(Trecho selecionado):

────────────────────────────────────────

© Bruno Maron, "Erudito".
Segue uma pequena entrevista com o mestre Bruno Maron:
a: vc entrou em cena arrebentando, com sua
pesada bagagem filosófica e seu conhecimento social, político e cultural
extenso. Qual sua formação? Poderia nos dar um pequeno resumo de sua trajetória,
até o momento?
BM: Pra começar vamos corrigir uma coisa que
você disse: pesada bagagem cultural. Minha bagagem cultural cabe num porta-moeda
e olhe lá. Borges dizia que não leu muitos livros, mas
leu várias vezes os mesmos livros. Eu acredito bastante nisso, é muito bom
quando você descobre uma bíblia pessoal e disseca ela sistematicamente ao longo
da vida, amadurecendo junto (amadurecendo junto foi foda, parece coisa do
Charlie Brown Jr.) e colonizando o espírito com determinadas palavras e
conceitos. Portanto, corrigindo: tenho uma cultura modesta. Agora se formos
falar de PSEUDO-ERUDIÇÃO é outra história, daí me considero um dos grandes nomes
do cenário nacional, com minha mania de ler orelha, resenha vagabunda e livros
de fast-filosofia em 90 minutos.
© Bruno Maron, "Caroco".

────────────────────────────────────────

(Dados fornecidos):
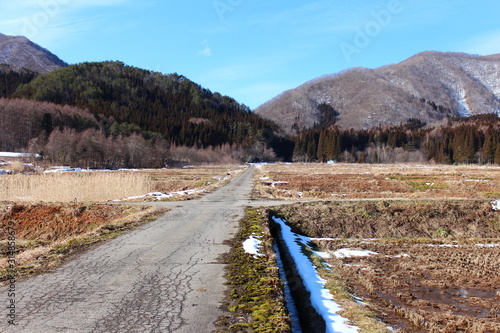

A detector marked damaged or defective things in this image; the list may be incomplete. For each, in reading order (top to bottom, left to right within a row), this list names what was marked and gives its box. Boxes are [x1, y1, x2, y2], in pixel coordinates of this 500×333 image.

────────────────────────────────────────

(Trabalho solicitado):
(a) Transcreva fielmente a parte da entrevista com Bruno Maron que começa nas palavras "Segue uma pequena" e termina depois de "até o momento?".
(b) Na entrevista com Bruno Maron, o que ele conta que Borges dizia?
(c) Escreva a continuação da entrevista com Bruno Maron a partir do ponto em que ela termina.
A listagem não tem nenhuma relevância para o que se pede aqui.

(Suas respostas):
(a)
Segue uma pequena entrevista com o mestre Bruno Maron:
a: vc entrou em cena arrebentando, com sua
pesada bagagem filosófica e seu conhecimento social, político e cultural
extenso. Qual sua formação? Poderia nos dar um pequeno resumo de sua trajetória,
até o momento?

(b) Que não leu muitos livros, mas leu várias vezes os mesmos livros.

(c)
Quanto à formação: fracasso retumbante. Nunca
deixei que a escola interferisse na minha educação. Fui voyeur de
colégio e faculdade. Fiz design na PUC quando tinha 19, mas sinceramente não
registrei o evento pois atravessava uma espécie de coma existencial, ouvia Rush o dia
inteiro e fiquei sequelado. Acho que muita gente não sabe o que tá acontecendo
com a vida nessa fase crítica, a maioria está vivendo experiências mais intensas
no campo sensorial do que no intelectual. Não me filiei a nenhuma birosca na
época pra socializar, então me virei na intuição emotiva mesmo. É muito difícil,
para mim, respeitar o termo "grade curricular", parece coisa do sistema
penitenciário. Apesar disso, sou entusiasta do ambiente acadêmico que, com todos
os defeitos, ainda é um lugar de efervescência política e cultural que merece
ser cultivado.
© Bruno Maron, "Desabafa".
Mas vou te falar, são sempre as pessoas que
mudam nossa vida, a instituição é o de menos. Tive a sorte de conhecer cabeças
muito interessantes quando trabalhei em jornal, e paulatinamente fui abandonando
o design para embarcar nessa imundície que estou agora: quadrinhos sujos. Também
fiz uma pós-graduação em animação para animar esse bolostrô confuso de "arte"
gráfica. Taí minha equação da anti-vida: quadrinhos, ilustração, animação e
desobediência civil de frango de apartamento.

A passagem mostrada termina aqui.